Disclaimer: This is not intended to be an exhaustive study,
but hopefully it addresses some questions which tend to be the most problematic.
Links on this page:
What does “able to teach” mean?
Does he have to teach publicly?
What does “hospitable” mean?
Who appoints elders?
What percentage of support does a man need...?
Does a man have to continue to meet the qualifications for as long as he serves...?
Is it right for a congregation to review the elders’ qualifications...?
What if an elder’s wife dies?
Can a man who has been... remarried... still meet ... “the husband of one wife”?
Must a man have more than one child...?
Do his children have to be Christians?
Do all of his children have to be faithful?
Do adult children count toward the qualification?
But 1 Timothy 3:4 ... refers to children living at home.
Reasons people water down the qualifications
Comments about a general approach
Q: What does “able to teach” mean (1 Timothy 3:2)?
A: A couple of older translations render this as “apt to teach,” and the jokes then say, “Sure, he’s apt to teach … almost anything!” But the single Greek word (didaktikos) means “able” or “skillful” at teaching.
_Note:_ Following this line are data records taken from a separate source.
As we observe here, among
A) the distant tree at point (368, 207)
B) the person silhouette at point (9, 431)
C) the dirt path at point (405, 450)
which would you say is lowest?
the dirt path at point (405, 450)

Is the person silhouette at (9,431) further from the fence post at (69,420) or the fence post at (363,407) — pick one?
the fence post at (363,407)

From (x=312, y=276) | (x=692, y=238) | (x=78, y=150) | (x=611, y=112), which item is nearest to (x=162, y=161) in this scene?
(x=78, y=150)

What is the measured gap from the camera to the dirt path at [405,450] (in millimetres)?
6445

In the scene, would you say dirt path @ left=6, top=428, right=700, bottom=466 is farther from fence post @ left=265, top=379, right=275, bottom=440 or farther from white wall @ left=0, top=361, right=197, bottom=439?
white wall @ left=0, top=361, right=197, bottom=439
The related qualification in Titus 1:9 is “holding fast the faithful word,” and the purpose for that qualification is stated: “that he may be able, by sound doctrine, both to exhort and convict those who contradict.”
Follow-up Question: Does he have to teach publicly?
A: No. An elder can carry out his work of teaching and leading and shepherding without speaking publicly. At the same time, simply being willing to teach publicly does not satisfy the qualification. A potential elder must demonstrate skill in teaching. Titus 1:10-16 details what kind of people and problems an elder will have to confront, and we need people who can handle the Word well to lead us in the truth and in the opposition of error. On a related note, public teaching is definitely part of the role of a preacher, a man who must likewise be “didaktikos” (2 Timothy 2:24).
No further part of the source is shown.